__Data for review__
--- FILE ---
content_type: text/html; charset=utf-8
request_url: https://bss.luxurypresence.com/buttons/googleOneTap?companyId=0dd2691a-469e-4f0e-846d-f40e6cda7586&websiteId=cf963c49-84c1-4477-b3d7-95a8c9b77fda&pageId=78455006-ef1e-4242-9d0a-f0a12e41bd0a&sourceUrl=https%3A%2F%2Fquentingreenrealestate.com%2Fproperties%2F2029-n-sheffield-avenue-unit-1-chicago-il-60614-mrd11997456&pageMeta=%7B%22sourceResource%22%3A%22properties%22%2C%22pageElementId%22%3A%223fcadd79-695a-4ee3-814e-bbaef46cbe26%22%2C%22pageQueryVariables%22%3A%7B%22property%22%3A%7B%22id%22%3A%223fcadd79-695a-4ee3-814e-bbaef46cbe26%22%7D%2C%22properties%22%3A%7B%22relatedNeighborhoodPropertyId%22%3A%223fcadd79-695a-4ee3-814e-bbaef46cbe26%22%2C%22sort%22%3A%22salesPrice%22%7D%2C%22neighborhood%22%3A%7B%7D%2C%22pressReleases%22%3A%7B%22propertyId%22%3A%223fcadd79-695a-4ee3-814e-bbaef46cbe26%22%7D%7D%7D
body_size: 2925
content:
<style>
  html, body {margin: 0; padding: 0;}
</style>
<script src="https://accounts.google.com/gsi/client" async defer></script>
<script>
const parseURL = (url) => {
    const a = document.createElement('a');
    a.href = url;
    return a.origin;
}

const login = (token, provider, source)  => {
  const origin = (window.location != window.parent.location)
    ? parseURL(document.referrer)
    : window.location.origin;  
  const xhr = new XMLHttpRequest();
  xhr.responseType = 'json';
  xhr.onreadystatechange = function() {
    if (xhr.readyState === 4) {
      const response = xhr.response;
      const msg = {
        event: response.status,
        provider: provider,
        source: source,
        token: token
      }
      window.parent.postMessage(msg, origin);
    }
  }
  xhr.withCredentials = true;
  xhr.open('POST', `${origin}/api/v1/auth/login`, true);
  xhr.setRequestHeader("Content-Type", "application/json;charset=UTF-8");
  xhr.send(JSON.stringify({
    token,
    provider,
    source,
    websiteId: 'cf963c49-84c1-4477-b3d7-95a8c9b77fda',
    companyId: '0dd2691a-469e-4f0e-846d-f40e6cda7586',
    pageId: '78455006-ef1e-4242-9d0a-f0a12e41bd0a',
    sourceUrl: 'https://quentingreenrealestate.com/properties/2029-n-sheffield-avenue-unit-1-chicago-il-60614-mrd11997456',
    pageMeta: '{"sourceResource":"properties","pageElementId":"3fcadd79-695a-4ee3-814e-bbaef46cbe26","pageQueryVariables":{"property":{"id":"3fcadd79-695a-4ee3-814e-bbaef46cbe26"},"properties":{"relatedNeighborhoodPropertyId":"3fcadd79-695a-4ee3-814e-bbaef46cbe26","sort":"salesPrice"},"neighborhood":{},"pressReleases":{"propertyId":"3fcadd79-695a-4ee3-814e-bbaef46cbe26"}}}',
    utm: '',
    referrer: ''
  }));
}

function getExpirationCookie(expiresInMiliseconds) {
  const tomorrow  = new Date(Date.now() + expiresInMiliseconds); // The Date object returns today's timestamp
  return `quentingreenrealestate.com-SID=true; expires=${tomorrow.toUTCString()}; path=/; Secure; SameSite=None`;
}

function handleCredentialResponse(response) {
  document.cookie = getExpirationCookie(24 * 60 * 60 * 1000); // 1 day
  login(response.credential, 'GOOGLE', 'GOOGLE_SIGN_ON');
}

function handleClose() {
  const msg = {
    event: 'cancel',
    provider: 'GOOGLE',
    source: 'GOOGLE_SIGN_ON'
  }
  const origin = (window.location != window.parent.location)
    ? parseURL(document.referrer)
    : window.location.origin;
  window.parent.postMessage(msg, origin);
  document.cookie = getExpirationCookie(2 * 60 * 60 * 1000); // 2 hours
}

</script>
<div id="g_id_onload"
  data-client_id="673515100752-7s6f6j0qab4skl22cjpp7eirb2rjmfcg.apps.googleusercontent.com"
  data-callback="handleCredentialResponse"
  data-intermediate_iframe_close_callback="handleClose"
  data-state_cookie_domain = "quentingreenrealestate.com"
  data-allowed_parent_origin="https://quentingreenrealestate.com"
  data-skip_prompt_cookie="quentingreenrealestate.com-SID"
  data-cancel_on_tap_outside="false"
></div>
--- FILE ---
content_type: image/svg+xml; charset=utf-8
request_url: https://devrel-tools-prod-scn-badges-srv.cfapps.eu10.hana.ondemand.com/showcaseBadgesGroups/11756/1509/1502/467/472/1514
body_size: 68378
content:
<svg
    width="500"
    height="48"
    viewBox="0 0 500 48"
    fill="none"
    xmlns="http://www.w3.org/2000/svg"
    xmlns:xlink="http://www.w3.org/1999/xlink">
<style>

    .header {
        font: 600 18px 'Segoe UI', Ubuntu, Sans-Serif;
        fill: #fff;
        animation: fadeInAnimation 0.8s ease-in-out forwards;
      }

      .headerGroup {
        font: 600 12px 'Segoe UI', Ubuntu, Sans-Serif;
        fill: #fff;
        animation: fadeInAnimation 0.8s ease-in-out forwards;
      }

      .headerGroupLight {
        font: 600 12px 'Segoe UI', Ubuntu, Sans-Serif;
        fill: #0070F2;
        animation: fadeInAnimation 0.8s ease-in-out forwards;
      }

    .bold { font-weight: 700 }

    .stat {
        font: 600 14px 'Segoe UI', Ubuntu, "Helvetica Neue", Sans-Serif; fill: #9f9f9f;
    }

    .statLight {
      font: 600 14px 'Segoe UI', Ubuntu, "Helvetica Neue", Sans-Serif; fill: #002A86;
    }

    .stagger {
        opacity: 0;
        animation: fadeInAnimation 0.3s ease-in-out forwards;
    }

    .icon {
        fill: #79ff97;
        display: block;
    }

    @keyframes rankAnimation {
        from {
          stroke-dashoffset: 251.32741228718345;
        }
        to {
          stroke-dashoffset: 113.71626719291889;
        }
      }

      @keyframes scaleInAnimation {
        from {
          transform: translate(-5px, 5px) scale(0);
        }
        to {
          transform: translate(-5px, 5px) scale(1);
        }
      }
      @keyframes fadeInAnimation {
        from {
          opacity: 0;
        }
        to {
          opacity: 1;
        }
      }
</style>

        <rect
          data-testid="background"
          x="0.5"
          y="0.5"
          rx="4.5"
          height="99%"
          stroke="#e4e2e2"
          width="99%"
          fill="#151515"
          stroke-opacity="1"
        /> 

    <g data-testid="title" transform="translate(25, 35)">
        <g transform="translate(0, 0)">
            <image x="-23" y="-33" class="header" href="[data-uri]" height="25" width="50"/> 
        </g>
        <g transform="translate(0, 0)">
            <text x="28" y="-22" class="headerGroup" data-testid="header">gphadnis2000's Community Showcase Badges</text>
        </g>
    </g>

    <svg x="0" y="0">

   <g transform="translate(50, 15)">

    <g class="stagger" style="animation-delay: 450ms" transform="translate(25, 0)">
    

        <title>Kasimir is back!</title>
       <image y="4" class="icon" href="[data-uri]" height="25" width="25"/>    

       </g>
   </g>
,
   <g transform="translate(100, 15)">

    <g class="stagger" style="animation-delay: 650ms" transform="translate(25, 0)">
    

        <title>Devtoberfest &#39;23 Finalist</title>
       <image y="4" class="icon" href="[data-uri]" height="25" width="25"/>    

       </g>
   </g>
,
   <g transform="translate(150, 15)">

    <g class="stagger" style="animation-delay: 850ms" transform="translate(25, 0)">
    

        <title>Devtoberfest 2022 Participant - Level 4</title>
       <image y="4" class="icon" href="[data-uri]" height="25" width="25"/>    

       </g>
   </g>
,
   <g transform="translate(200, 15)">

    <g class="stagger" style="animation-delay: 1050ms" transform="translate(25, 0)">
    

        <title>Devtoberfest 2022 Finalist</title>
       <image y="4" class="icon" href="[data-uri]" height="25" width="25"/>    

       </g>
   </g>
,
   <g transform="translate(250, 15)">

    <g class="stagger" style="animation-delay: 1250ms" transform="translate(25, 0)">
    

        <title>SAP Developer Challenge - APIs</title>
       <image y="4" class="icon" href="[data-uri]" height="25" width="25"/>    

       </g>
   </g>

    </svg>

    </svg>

__Problem to solve__
Every line from the top of the material through the line containing "const login = (token, provider, source)" must be transcribed exactly, and no other line may appear.

__Output for this exercise__
--- FILE ---
content_type: text/html; charset=utf-8
request_url: https://bss.luxurypresence.com/buttons/googleOneTap?companyId=0dd2691a-469e-4f0e-846d-f40e6cda7586&websiteId=cf963c49-84c1-4477-b3d7-95a8c9b77fda&pageId=78455006-ef1e-4242-9d0a-f0a12e41bd0a&sourceUrl=https%3A%2F%2Fquentingreenrealestate.com%2Fproperties%2F2029-n-sheffield-avenue-unit-1-chicago-il-60614-mrd11997456&pageMeta=%7B%22sourceResource%22%3A%22properties%22%2C%22pageElementId%22%3A%223fcadd79-695a-4ee3-814e-bbaef46cbe26%22%2C%22pageQueryVariables%22%3A%7B%22property%22%3A%7B%22id%22%3A%223fcadd79-695a-4ee3-814e-bbaef46cbe26%22%7D%2C%22properties%22%3A%7B%22relatedNeighborhoodPropertyId%22%3A%223fcadd79-695a-4ee3-814e-bbaef46cbe26%22%2C%22sort%22%3A%22salesPrice%22%7D%2C%22neighborhood%22%3A%7B%7D%2C%22pressReleases%22%3A%7B%22propertyId%22%3A%223fcadd79-695a-4ee3-814e-bbaef46cbe26%22%7D%7D%7D
body_size: 2925
content:
<style>
  html, body {margin: 0; padding: 0;}
</style>
<script src="https://accounts.google.com/gsi/client" async defer></script>
<script>
const parseURL = (url) => {
    const a = document.createElement('a');
    a.href = url;
    return a.origin;
}

const login = (token, provider, source)  => {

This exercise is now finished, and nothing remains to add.